Исходный текст:
━━━━━━━━━━
Во времена «ближнего прицела» попаданческая фантастика отсутствовала в принципе из-за совершенно чётких идеологических установок — пренебречь ими означало лишиться головы, буквально.
И дело не только в том, что перед фантастикой, согласно формулировке, принятой на Первом съезде советских писателей в 1934 году, ставили лишь одну задачу — популяризировать науку среди молодёжи. Были гораздо более веские причины для того, чтобы пролетарские писатели ограничивали свою слишком бурную фантазию намордником самоцензуры.
Появлению книг про попаданцев, особенно попаданцев в прошлое, мешали идеологические постулаты, которые доминировали в советской науке. Первый из них рассматривал историю человечества как вереницу этапов классовой борьбы, влияющих на возникновение общественных формаций. Второй, не менее важный, нивелировал роль личности в истории, отдавая первенство влиянию масс. Потому сама мысль о том, что некий индивидуум или даже целая их группа может отправиться в прошлое или в другой мир и полностью изменить уже сложившийся ход истории или как-то существенно повлиять на развитие общества, представлялась крамолой.
━━━━━━━━━━
Выдержка из данных:

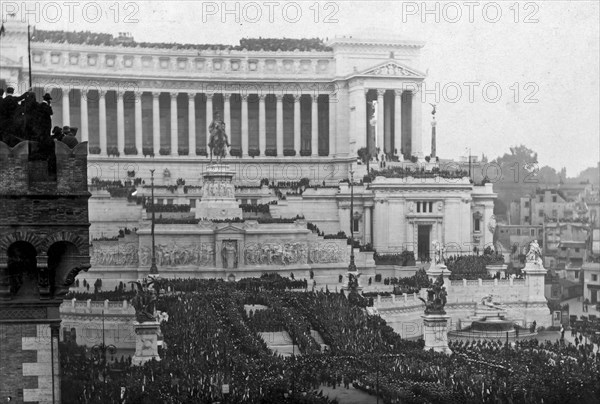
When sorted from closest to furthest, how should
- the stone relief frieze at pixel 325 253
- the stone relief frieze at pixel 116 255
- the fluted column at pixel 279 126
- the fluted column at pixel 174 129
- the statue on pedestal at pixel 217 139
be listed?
1. the stone relief frieze at pixel 116 255
2. the stone relief frieze at pixel 325 253
3. the statue on pedestal at pixel 217 139
4. the fluted column at pixel 174 129
5. the fluted column at pixel 279 126

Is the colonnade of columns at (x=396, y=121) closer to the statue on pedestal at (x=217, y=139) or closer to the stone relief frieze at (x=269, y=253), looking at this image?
the statue on pedestal at (x=217, y=139)

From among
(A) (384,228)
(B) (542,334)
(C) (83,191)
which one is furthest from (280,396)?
(A) (384,228)

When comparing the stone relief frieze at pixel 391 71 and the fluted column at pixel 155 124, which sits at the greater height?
the stone relief frieze at pixel 391 71

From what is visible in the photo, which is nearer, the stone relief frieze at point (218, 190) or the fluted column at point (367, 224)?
the stone relief frieze at point (218, 190)

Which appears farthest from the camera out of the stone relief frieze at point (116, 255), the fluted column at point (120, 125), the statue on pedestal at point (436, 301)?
the fluted column at point (120, 125)

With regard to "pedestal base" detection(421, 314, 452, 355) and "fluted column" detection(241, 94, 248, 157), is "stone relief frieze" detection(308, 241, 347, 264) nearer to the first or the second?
"pedestal base" detection(421, 314, 452, 355)

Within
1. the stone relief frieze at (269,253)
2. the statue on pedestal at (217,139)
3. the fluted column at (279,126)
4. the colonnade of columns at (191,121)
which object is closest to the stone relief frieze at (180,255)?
the stone relief frieze at (269,253)

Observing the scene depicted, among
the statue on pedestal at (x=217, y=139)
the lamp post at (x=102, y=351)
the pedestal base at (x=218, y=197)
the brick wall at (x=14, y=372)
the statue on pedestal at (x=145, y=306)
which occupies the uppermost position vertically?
the statue on pedestal at (x=217, y=139)
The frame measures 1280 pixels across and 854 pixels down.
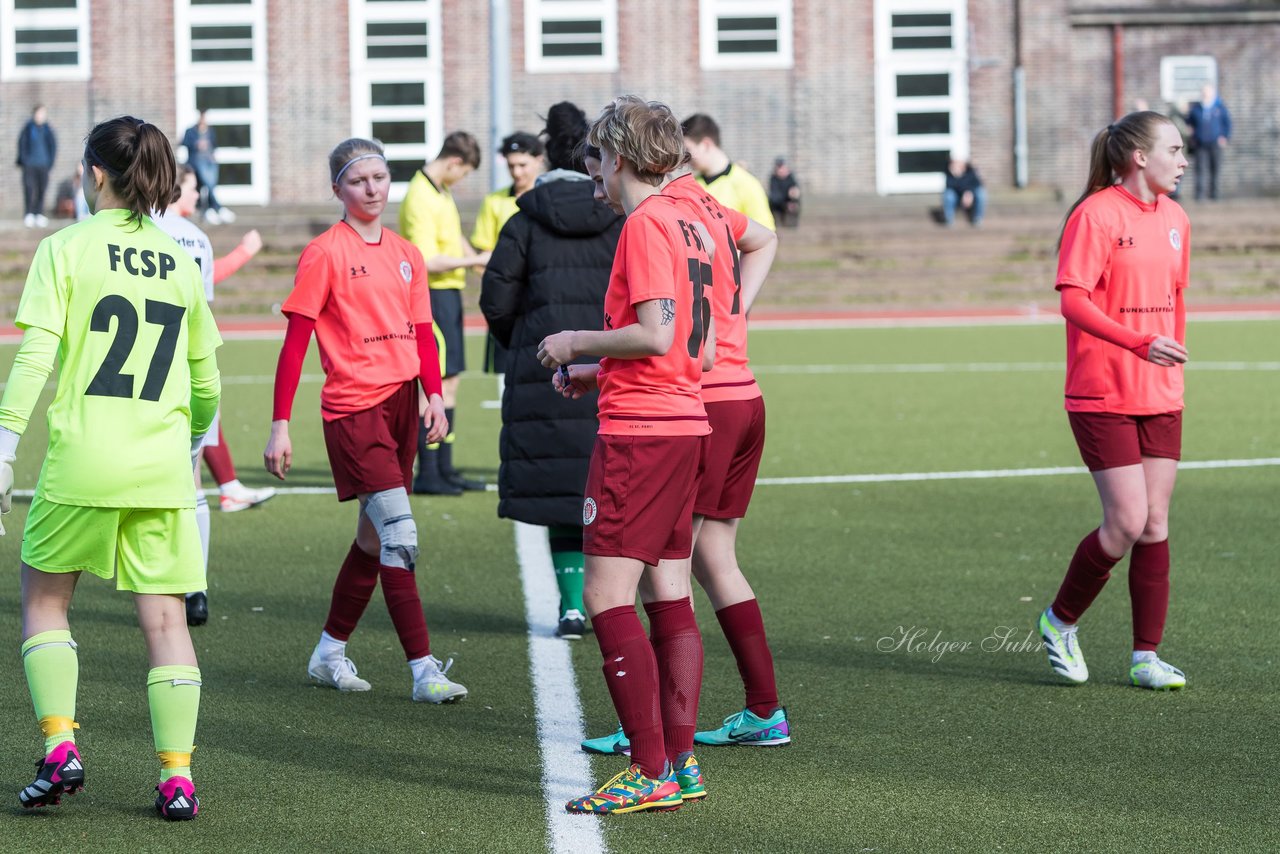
━━━━━━━━━━
Задание:
Перепишите из исходного текста слово в слово отрывок, который начинается со слов «И дело не только» и продолжается до слов «фантазию намордником самоцензуры.» включительно.

Ответ на задание:
И дело не только в том, что перед фантастикой, согласно формулировке, принятой на Первом съезде советских писателей в 1934 году, ставили лишь одну задачу — популяризировать науку среди молодёжи. Были гораздо более веские причины для того, чтобы пролетарские писатели ограничивали свою слишком бурную фантазию намордником самоцензуры.